西も、東も、南も脊振の山が立つ閉ざされたこの地での戦いは、様子見から始まった。静かな小競り合いは起きているが、大規模なものでは全くない。その様子を、本陣の物見台から見物する備中。大友方の揺るぎ無き大将である鑑連が、兵を分散配置した意図を考えてみる。
「我々大友方には時間は無いはずで、それでも兵を分散させて、小競り合いのみ。その理由は……やっぱり誘っているのかな。しかし……」
鑑連や小野甥の考えでは、今、まさに敵が囲んでいる柑子岳城攻めこそ陽動だという。消極的な分散配置のままいれば、陽動が見抜かれた、と判断した敵により、佐嘉勢の攻勢を招くだけでは無いだろうか。鑑連とて、佐嘉勢本隊でないにせよ、出来るだけ戦いたくない相手であるはずだった。

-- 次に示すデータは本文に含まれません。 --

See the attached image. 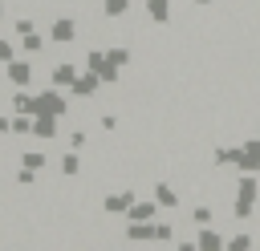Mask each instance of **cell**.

攻め込んできている敵が積極的な攻勢にでない理由についても備中にはワカらなかったが、
「背後で輪を閉じる機会を見計らっているのかな」
と整理しておくことにした。が、見る者が見ればワカる事もあるらしい。由布が鑑連に報告する。
「……敵もこちらと同じく分散しましたが、意図は持って動いています」
「北にズレて行っているな」
「佐嘉勢を意識した動きで間違いないでしょう」
「予想通りだ。小田部隊は」
「……そろそろかと」
「由布」
鑑連は由布の眼を見た。それは、常に敬意を欠かさなかった戸次隊の屋台骨と、魂を共にするためであるかのようだ。

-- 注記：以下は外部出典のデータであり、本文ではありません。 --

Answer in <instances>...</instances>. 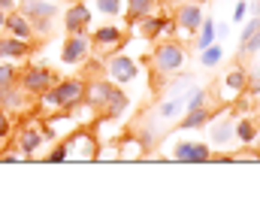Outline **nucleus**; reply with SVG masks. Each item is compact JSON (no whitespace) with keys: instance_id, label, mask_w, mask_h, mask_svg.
I'll return each instance as SVG.
<instances>
[{"instance_id":"obj_1","label":"nucleus","mask_w":260,"mask_h":212,"mask_svg":"<svg viewBox=\"0 0 260 212\" xmlns=\"http://www.w3.org/2000/svg\"><path fill=\"white\" fill-rule=\"evenodd\" d=\"M91 97H94V103L100 106H109V115H118L124 106H127V100H124V94H118L112 85H94V91H91Z\"/></svg>"},{"instance_id":"obj_2","label":"nucleus","mask_w":260,"mask_h":212,"mask_svg":"<svg viewBox=\"0 0 260 212\" xmlns=\"http://www.w3.org/2000/svg\"><path fill=\"white\" fill-rule=\"evenodd\" d=\"M82 82H64V85H58L55 91H49L43 100L49 103V106H67V103H73V100H79L82 97Z\"/></svg>"},{"instance_id":"obj_3","label":"nucleus","mask_w":260,"mask_h":212,"mask_svg":"<svg viewBox=\"0 0 260 212\" xmlns=\"http://www.w3.org/2000/svg\"><path fill=\"white\" fill-rule=\"evenodd\" d=\"M181 49L178 46H161V52H158V67L161 70H175L178 64H181Z\"/></svg>"},{"instance_id":"obj_4","label":"nucleus","mask_w":260,"mask_h":212,"mask_svg":"<svg viewBox=\"0 0 260 212\" xmlns=\"http://www.w3.org/2000/svg\"><path fill=\"white\" fill-rule=\"evenodd\" d=\"M49 82H52V70H30V73L24 76V85L30 91H43Z\"/></svg>"},{"instance_id":"obj_5","label":"nucleus","mask_w":260,"mask_h":212,"mask_svg":"<svg viewBox=\"0 0 260 212\" xmlns=\"http://www.w3.org/2000/svg\"><path fill=\"white\" fill-rule=\"evenodd\" d=\"M109 67H112V76H115V79H121V82L133 79V73H136V70H133V61H130V58H115V61L109 64Z\"/></svg>"},{"instance_id":"obj_6","label":"nucleus","mask_w":260,"mask_h":212,"mask_svg":"<svg viewBox=\"0 0 260 212\" xmlns=\"http://www.w3.org/2000/svg\"><path fill=\"white\" fill-rule=\"evenodd\" d=\"M85 52H88V43H85L82 37H76V40H70V43H67V49H64V61L73 64V61L85 58Z\"/></svg>"},{"instance_id":"obj_7","label":"nucleus","mask_w":260,"mask_h":212,"mask_svg":"<svg viewBox=\"0 0 260 212\" xmlns=\"http://www.w3.org/2000/svg\"><path fill=\"white\" fill-rule=\"evenodd\" d=\"M178 21H181L184 27H188V30H197V27L203 24V15H200V9L191 3V6H184V9L178 12Z\"/></svg>"},{"instance_id":"obj_8","label":"nucleus","mask_w":260,"mask_h":212,"mask_svg":"<svg viewBox=\"0 0 260 212\" xmlns=\"http://www.w3.org/2000/svg\"><path fill=\"white\" fill-rule=\"evenodd\" d=\"M24 12L27 15H36V18H49L55 12V3H43V0H27L24 3Z\"/></svg>"},{"instance_id":"obj_9","label":"nucleus","mask_w":260,"mask_h":212,"mask_svg":"<svg viewBox=\"0 0 260 212\" xmlns=\"http://www.w3.org/2000/svg\"><path fill=\"white\" fill-rule=\"evenodd\" d=\"M85 21H88V9H85V6H73V9L67 12V27H70V30L85 27Z\"/></svg>"},{"instance_id":"obj_10","label":"nucleus","mask_w":260,"mask_h":212,"mask_svg":"<svg viewBox=\"0 0 260 212\" xmlns=\"http://www.w3.org/2000/svg\"><path fill=\"white\" fill-rule=\"evenodd\" d=\"M6 24L15 30V37H21V40H24V37H30V24H27L24 18H18V15H15V18H9Z\"/></svg>"},{"instance_id":"obj_11","label":"nucleus","mask_w":260,"mask_h":212,"mask_svg":"<svg viewBox=\"0 0 260 212\" xmlns=\"http://www.w3.org/2000/svg\"><path fill=\"white\" fill-rule=\"evenodd\" d=\"M36 146H40V133H33V130H27L24 136H21V152L24 155H30Z\"/></svg>"},{"instance_id":"obj_12","label":"nucleus","mask_w":260,"mask_h":212,"mask_svg":"<svg viewBox=\"0 0 260 212\" xmlns=\"http://www.w3.org/2000/svg\"><path fill=\"white\" fill-rule=\"evenodd\" d=\"M3 55H24V46L18 40H6V43H0V58Z\"/></svg>"},{"instance_id":"obj_13","label":"nucleus","mask_w":260,"mask_h":212,"mask_svg":"<svg viewBox=\"0 0 260 212\" xmlns=\"http://www.w3.org/2000/svg\"><path fill=\"white\" fill-rule=\"evenodd\" d=\"M203 121H206V112L203 109H191V115L181 121V127H200Z\"/></svg>"},{"instance_id":"obj_14","label":"nucleus","mask_w":260,"mask_h":212,"mask_svg":"<svg viewBox=\"0 0 260 212\" xmlns=\"http://www.w3.org/2000/svg\"><path fill=\"white\" fill-rule=\"evenodd\" d=\"M155 0H130V15H145Z\"/></svg>"},{"instance_id":"obj_15","label":"nucleus","mask_w":260,"mask_h":212,"mask_svg":"<svg viewBox=\"0 0 260 212\" xmlns=\"http://www.w3.org/2000/svg\"><path fill=\"white\" fill-rule=\"evenodd\" d=\"M212 37H215V24H212V21H203V33H200V49L212 46Z\"/></svg>"},{"instance_id":"obj_16","label":"nucleus","mask_w":260,"mask_h":212,"mask_svg":"<svg viewBox=\"0 0 260 212\" xmlns=\"http://www.w3.org/2000/svg\"><path fill=\"white\" fill-rule=\"evenodd\" d=\"M221 61V46H206V55H203V64H218Z\"/></svg>"},{"instance_id":"obj_17","label":"nucleus","mask_w":260,"mask_h":212,"mask_svg":"<svg viewBox=\"0 0 260 212\" xmlns=\"http://www.w3.org/2000/svg\"><path fill=\"white\" fill-rule=\"evenodd\" d=\"M97 40H103V43H115V40H118V30H115V27H103V30H97Z\"/></svg>"},{"instance_id":"obj_18","label":"nucleus","mask_w":260,"mask_h":212,"mask_svg":"<svg viewBox=\"0 0 260 212\" xmlns=\"http://www.w3.org/2000/svg\"><path fill=\"white\" fill-rule=\"evenodd\" d=\"M167 27V18H152V21H145V33L152 37V33H158V30H164Z\"/></svg>"},{"instance_id":"obj_19","label":"nucleus","mask_w":260,"mask_h":212,"mask_svg":"<svg viewBox=\"0 0 260 212\" xmlns=\"http://www.w3.org/2000/svg\"><path fill=\"white\" fill-rule=\"evenodd\" d=\"M230 133H233V124H221V127H215V139H218V143H227Z\"/></svg>"},{"instance_id":"obj_20","label":"nucleus","mask_w":260,"mask_h":212,"mask_svg":"<svg viewBox=\"0 0 260 212\" xmlns=\"http://www.w3.org/2000/svg\"><path fill=\"white\" fill-rule=\"evenodd\" d=\"M178 106H181V100H170V103H164V106H161V115H164V118L175 115V112H178Z\"/></svg>"},{"instance_id":"obj_21","label":"nucleus","mask_w":260,"mask_h":212,"mask_svg":"<svg viewBox=\"0 0 260 212\" xmlns=\"http://www.w3.org/2000/svg\"><path fill=\"white\" fill-rule=\"evenodd\" d=\"M191 152H194V143H181V146L175 149V158H178V161H191Z\"/></svg>"},{"instance_id":"obj_22","label":"nucleus","mask_w":260,"mask_h":212,"mask_svg":"<svg viewBox=\"0 0 260 212\" xmlns=\"http://www.w3.org/2000/svg\"><path fill=\"white\" fill-rule=\"evenodd\" d=\"M242 46H245V49H248V52H254V49H260V27H257V30H254V33H251V37H248V40H245V43H242Z\"/></svg>"},{"instance_id":"obj_23","label":"nucleus","mask_w":260,"mask_h":212,"mask_svg":"<svg viewBox=\"0 0 260 212\" xmlns=\"http://www.w3.org/2000/svg\"><path fill=\"white\" fill-rule=\"evenodd\" d=\"M236 133H239V139H245V143H248V139H251V136H254V127H251V124H248V121H242V124H239V127H236Z\"/></svg>"},{"instance_id":"obj_24","label":"nucleus","mask_w":260,"mask_h":212,"mask_svg":"<svg viewBox=\"0 0 260 212\" xmlns=\"http://www.w3.org/2000/svg\"><path fill=\"white\" fill-rule=\"evenodd\" d=\"M97 6L103 12H118V0H97Z\"/></svg>"},{"instance_id":"obj_25","label":"nucleus","mask_w":260,"mask_h":212,"mask_svg":"<svg viewBox=\"0 0 260 212\" xmlns=\"http://www.w3.org/2000/svg\"><path fill=\"white\" fill-rule=\"evenodd\" d=\"M12 76H15V73H12V67H6V64L0 67V85H9V82H12Z\"/></svg>"},{"instance_id":"obj_26","label":"nucleus","mask_w":260,"mask_h":212,"mask_svg":"<svg viewBox=\"0 0 260 212\" xmlns=\"http://www.w3.org/2000/svg\"><path fill=\"white\" fill-rule=\"evenodd\" d=\"M203 97H206V94H203L200 88L191 91V100H188V103H191V109H200V106H203Z\"/></svg>"},{"instance_id":"obj_27","label":"nucleus","mask_w":260,"mask_h":212,"mask_svg":"<svg viewBox=\"0 0 260 212\" xmlns=\"http://www.w3.org/2000/svg\"><path fill=\"white\" fill-rule=\"evenodd\" d=\"M206 158H209V149H206V146H194L191 161H206Z\"/></svg>"},{"instance_id":"obj_28","label":"nucleus","mask_w":260,"mask_h":212,"mask_svg":"<svg viewBox=\"0 0 260 212\" xmlns=\"http://www.w3.org/2000/svg\"><path fill=\"white\" fill-rule=\"evenodd\" d=\"M242 82H245L242 73H230V76H227V85H230V88H242Z\"/></svg>"},{"instance_id":"obj_29","label":"nucleus","mask_w":260,"mask_h":212,"mask_svg":"<svg viewBox=\"0 0 260 212\" xmlns=\"http://www.w3.org/2000/svg\"><path fill=\"white\" fill-rule=\"evenodd\" d=\"M64 158H67V149L61 146V149H55V152H52V158H49V161H64Z\"/></svg>"},{"instance_id":"obj_30","label":"nucleus","mask_w":260,"mask_h":212,"mask_svg":"<svg viewBox=\"0 0 260 212\" xmlns=\"http://www.w3.org/2000/svg\"><path fill=\"white\" fill-rule=\"evenodd\" d=\"M6 130H9V121H6L3 115H0V136H6Z\"/></svg>"},{"instance_id":"obj_31","label":"nucleus","mask_w":260,"mask_h":212,"mask_svg":"<svg viewBox=\"0 0 260 212\" xmlns=\"http://www.w3.org/2000/svg\"><path fill=\"white\" fill-rule=\"evenodd\" d=\"M0 24H6V18H3V12H0Z\"/></svg>"},{"instance_id":"obj_32","label":"nucleus","mask_w":260,"mask_h":212,"mask_svg":"<svg viewBox=\"0 0 260 212\" xmlns=\"http://www.w3.org/2000/svg\"><path fill=\"white\" fill-rule=\"evenodd\" d=\"M257 18H260V15H257Z\"/></svg>"}]
</instances>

「この戦い負けるわけには行かん。原田勢を撃滅し、山の向こう側へ押し戻さねば、筑前に穴が開く。穴からは佐嘉の連中が絶え間なく侵入してくるだろう。絶対にそれだけは阻止せねばならん」
備中は素直に驚いた。鑑連はこんな台詞を吐くまでに、追い詰められているのだろうか。由布は微動だにせず、静かに鑑連の顔を見ている。鑑連と共に戦場を生き抜き、もう五十を超えたその顔は、壮年の精悍さに溢れており、備中思わず見惚れていた。
「申し上げます!小田部隊、北へ退き始めました!」
その報を受けた鑑連は由布と共に物見台に駆け上った。恐る恐る備中も後に続き、眺めてみると、分散していた敵が纏まりつつあるようだ。北に退いた小田部勢へ追撃をかける様子に見えた。
「……ここまでは想定通り。後はお任せいたします」
「では行け」
「……はっ」
物見台を降りた由布は、控えていた兵に大きな旗を掲げさせた。続いて戦場のあちこちで同じような旗が上がった。そして、備中には、ほぼ全ての戸次隊が前進を開始したように見えた。
「備中」
「はっ」
「肥後からの援軍が大津留の陣に居る。あの連中に、ワシらについてくるよう伝えてこい」
「はい!」
「ワシもこのまま前進する。貴様は肥後勢と共に追ってくるように」
「承知しました!」
大津留の陣。
「というワケでして」
「遂に大攻勢ですか!そうかそうか!では我らも行きましょう!」
調子の良い声で明るく笑う隊長。が、大津留殿が止める。
「待ってほしい。私は佐嘉勢が降りてくる場合、押し留める役目だ。少しでも兵が欲しい」
「は、はい」
「甲斐勢を送り出すことは打ち合わせには無かった」
と言われても備中は困ってしまう。が、主人の命令を果たさねば、自分自身の身が危うい。説得を試みる。
「今、引いた小田部隊と追う戸次隊で理想的な挟撃が完成しようとしています。我が主人としては、肥後の皆様のお力を持って、それを完成させようというつもりなのだと……」
語尾が弱気になった。いかんいかん。
「ぷはっ!そ、そう、主人鑑連急遽か、考えたのかと!」
「しかしなあ」
何やらハッキリせずまごつく大津留殿。備中の知識ではこの殿は、義鎮公の近習衆として立身し、筑前の城主として取り上げられたというが、派手な戦功著しい方では無い。亡き吉弘殿よりは出世しなかった元近習は、人生守りに入っているのだろうか。側の肥後勢隊長も、眉を釣り上げた笑みを表して困ったフリをしている。きっとどっちでもいいのだろう。いい加減な男のようだが、
「ではこうしよう。我が隊の半分を大津留殿にお預けする。私は残り半分で戸次殿を追う。うん、それがいいな。そうしましょう」
と強引な口調で言い切って、逡巡する大津留殿に二の句を継がせなかった。そして部下を呼ぶと、何やら命じて、
「ではお使者、参りますか」
「は、はい」
「大津留殿、何かあればすぐにお知らせ下さい。飛んでやってきますから」
肥後人の軽口に、大津留殿は苦い顔をしたまま、ため息をつくのみであった。
甲斐勢はすでに部隊は分けたようだった。あっという間の再編成、中々のお手並、と感心する備中であったが道中、種明かしを受ける。
「いやなに、私の直参と、そうでない連中を分けただけです。五百人の内の半数は、志賀安房守が集めてきた寄せ集めですから」
「は、はあ」
黙っていれば良い事を明らかにするなど、人が良いのか悪いのか、いずれにせよ苦手な種類の人物だ、と胃に痛みを感じる備中であった。